Given text:
The total amount of damage the plaintiff is entitled to recover is not affected by the fact that it is sought in one suit rather than in successive suits. The present action is brought to recover for the injury to the plaintiff by the first four and a half months of an occupancy by the defendant for a much longer period. But the damages in this suit are not to be assessed by merely computing the value of the aesthetic use of the plaintiff's property, alleged to have been destroyed by the defendant's acts done prior to the date of the writ. The land in its damaged condition was still his, and against the total loss of its aesthetic value should be offset its value in its non-aesthetic state for use as a saw-mill site. It is like the cutting of the shade trees, where the total aesthetic loss is reduced by the value of the timber left in the plaintiff's possession. In each case it is a question of how much value the plaintiff has been deprived of. He cannot refuse to make a reasonable use of the property as left. Hutchinson v. Parker, 64 N.H. 89; Hutt v. Hickey, 67 N.H. 411, 418 and cases cited. If A negligently breaks B's arm, B's damages are not assessed upon the basis that nothing will be done to remedy the injury; and if he refuses to take reasonable care to repair the hurt his recoverable damages are not increased. Tuttle v. Farmington, 58 N.H. 13.
It may be that when there are successive suits for continuing acts the assessment will vary in the aggregate from what it would be if the whole matter were included in one action. But this will result *Page 576 from error in finding the facts in one or more of the successive suits, and not because the rule of law by which the damages are to be assessed varies. It may be that the trier of the first suit will consider the future value of the saw-mill use a small sum, and thus reduce but little the award in that suit for the aesthetic loss; while the trier of the second suit may consider the saw-mill use of great value and award the plaintiff a large sum for it. It may be that this error could be prevented by obtaining special findings in the first case, showing how the value of the saw-mill use was there assessed, so as to conclude the parties on that question in the second suit.
But in this litigation there is now no occasion for such doubt or circuity. The trespass is now at an end. A second suit, to recover the damage for the occupancy from the bringing of the first suit to the end of the trespass is now pending. No reason appears why the two suits should not be consolidated, or tried as one, and the whole damage assessed at once.
In such trial the question will be: What was the value of the use the defendant unlawfully took from the plaintiff? Lancaster c. Co. v. Jones,75 N.H. 172; Philbrook v. Company, 75 N.H. 599. It may be that the value for a saw-mill site, as used by the defendant, is greater than as an adjunct to the plaintiff's summer business. If so, he can recover the former sum, but he cannot recover both.
It appears from the evidence and arguments that the plaintiff's claim is that the aesthetic value of his property for the use he had for it was wholly destroyed by what the defendant did in the early stages of its occupancy — that the defendant's acts amounted to a permanent taking of this element of value from his estate. If this is found to be the fact, one method of computing his total damage would be to treat the reduction in the value of his property by this taking as one item to be compensated for. But, as before pointed out, the damage caused by the taking does not include the value of what the defendant did not take. The aesthetic value not being the only value, and the other value consisting in a use incompatible with the plaintiff's summer business, the destruction of the aesthetic value merely reduces the worth of the property by the amount that value exceeds what may be called the practical value. If the loss of aesthetic value, taken alone, was one thousand dollars, and the saw-mill site value which remained was five hundred dollars, the plaintiff would recover in the first suit five hundred dollars for deprivation of the aesthetic use. And as the defendant thereafter took the use for a saw-mill site, the plaintiff would *Page 577 recover five hundred dollars for that, in the second suit. When the cases are tried together, no such separation of the damages will be necessary.

Given problem: Carry on the passage about assessing the trespass damages, starting right after its last sentence.

Entries from an annotation dataset:
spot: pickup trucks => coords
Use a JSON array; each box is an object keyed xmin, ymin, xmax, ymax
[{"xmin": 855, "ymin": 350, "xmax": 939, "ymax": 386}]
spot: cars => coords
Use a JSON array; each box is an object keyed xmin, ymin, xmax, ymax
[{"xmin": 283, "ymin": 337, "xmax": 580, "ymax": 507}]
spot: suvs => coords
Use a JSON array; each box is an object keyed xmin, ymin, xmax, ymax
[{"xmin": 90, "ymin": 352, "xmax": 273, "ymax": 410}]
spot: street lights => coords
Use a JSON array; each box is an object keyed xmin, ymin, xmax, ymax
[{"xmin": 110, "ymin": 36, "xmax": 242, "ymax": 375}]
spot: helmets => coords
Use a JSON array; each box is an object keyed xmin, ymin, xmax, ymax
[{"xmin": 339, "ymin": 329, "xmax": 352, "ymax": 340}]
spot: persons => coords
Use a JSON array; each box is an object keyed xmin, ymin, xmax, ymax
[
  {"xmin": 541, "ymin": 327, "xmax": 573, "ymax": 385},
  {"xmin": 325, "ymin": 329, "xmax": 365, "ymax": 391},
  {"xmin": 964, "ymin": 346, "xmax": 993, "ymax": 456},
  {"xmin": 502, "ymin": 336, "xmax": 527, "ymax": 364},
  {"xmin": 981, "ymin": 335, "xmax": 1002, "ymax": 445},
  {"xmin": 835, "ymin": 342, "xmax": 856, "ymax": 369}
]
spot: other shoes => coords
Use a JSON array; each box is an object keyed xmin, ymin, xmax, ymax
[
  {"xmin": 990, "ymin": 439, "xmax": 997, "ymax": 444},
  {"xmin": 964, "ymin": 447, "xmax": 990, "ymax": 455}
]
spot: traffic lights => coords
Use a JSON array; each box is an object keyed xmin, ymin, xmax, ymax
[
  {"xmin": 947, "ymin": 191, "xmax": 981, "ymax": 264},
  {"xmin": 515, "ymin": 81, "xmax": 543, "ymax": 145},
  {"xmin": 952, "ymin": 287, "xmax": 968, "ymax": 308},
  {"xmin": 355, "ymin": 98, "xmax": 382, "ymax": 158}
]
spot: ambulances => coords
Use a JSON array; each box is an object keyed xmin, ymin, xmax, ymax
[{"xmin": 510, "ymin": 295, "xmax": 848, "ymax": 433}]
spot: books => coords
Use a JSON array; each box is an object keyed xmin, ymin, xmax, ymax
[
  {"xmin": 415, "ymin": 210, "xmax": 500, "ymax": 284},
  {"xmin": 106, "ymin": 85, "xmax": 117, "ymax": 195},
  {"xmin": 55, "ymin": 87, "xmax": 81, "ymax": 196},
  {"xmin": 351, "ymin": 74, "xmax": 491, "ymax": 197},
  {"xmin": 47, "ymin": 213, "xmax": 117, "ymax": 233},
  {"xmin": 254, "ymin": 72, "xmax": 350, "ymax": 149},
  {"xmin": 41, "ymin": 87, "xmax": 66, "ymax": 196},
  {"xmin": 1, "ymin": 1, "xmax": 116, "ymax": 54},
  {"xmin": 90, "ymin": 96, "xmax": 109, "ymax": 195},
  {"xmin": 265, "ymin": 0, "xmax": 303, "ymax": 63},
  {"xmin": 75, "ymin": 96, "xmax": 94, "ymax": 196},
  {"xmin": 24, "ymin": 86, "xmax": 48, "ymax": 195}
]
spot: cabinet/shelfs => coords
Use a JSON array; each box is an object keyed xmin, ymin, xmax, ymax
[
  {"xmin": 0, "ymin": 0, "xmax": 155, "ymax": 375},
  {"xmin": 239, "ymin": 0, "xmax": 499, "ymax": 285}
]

Written answer:
It is possible to assess the damages by finding the total value of the use to the plaintiff, and, deducting therefrom the value of the use to the defendant, to call the remainder the damage to the plaintiff and the other fraction the worth to the defendant. But as these two sums must then be added together again to find the whole amount the plaintiff is entitled to recover from the defendant, the process serves no useful purpose, now that the whole matter can be tried at once. And any process of assessment or computation, whereby these elements are made to exceed in the aggregate the value of some use to which the property could have been put, is erroneous both in fact and in law.
It is argued that the defendant cannot by a continued wrongful occupancy of the plaintiff's property enrich itself, or acquire value without paying the plaintiff therefor; that when the first suit was brought the damage to the aesthetic use was complete and ought not to be reduced because further wrongs done by the defendant would entitle the plaintiff to recover further damages; that permitting such reduction of the aesthetic damage puts a premium upon the defendant's continued invasion of the plaintiff's rights and enables it to profit by its own wrong. But it does not so profit under this rule. If the land was worth five hundred dollars for a saw-mill site at the time the first suit was brought, it would make no difference in that suit whether the defendant or some other party thereafter used it for this purpose and paid its value. If it was worth five hundred dollars, the plaintiff could get five hundred dollars for it, and if it was not worth five hundred dollars the defendant is not to be charged that sum as its value. If it is true that the defendant was the only customer for a saw-mill site, that fact may show that it was not worth five hundred dollars. It does not show that the plaintiff could not have let it for what it was worth, nor entitle him to recover more than its worth from the defendant.
When the two actions are considered separately, and the recovery in the first suit is based upon loss of aesthetic value, the rule that the total aesthetic loss is to be reduced by the value of the practical use that remains is not to be ignored. And in the second suit it must be remembered that the saw-mill value for which recovery is there had is no less and no more than the same value, as estimated in the other suit. *Page 578
In the first suit, the plaintiff's recovery is reduced from the total aesthetic loss because what is left to him is worth the sum deducted. The principle governing the deduction is not in any way affected by the fact that the future use is thereafter enjoyed wrongfully by the defendant or rightfully by some one else. It is the value of that use, not the fact of its enjoyment, that enters into this computation. Wrongs done after the date of the first writ are recovered for in the second suit only. And they are then recovered for because the rights infringed had value and belonged to the plaintiff when infringed upon. The defendant is not to be charged once for taking the saw-mill use from the plaintiff in the first suit and again for using it in the second suit.
When the trial takes place after the termination of the trespass, the fact of the defendant's continued occupancy may be important evidence upon the value of the use. Lancaster c. Co. v. Jones, supra. It does not affect the way the law deals with that value when found.
It is evident that much of the divergence in views between the parties here arises from the confusion incident to the attempt to separate the damages so that the appropriate portion thereof shall be recovered in each suit. There is in such a situation a natural tendency to duplication. Knowing that the whole wrong has been done, it is difficult to view it as terminating arbitrarily at the date of the first writ. But it is necessary to do this if the cases are to be tried separately. With the trial of the cases as one, much of the difficulty disappears.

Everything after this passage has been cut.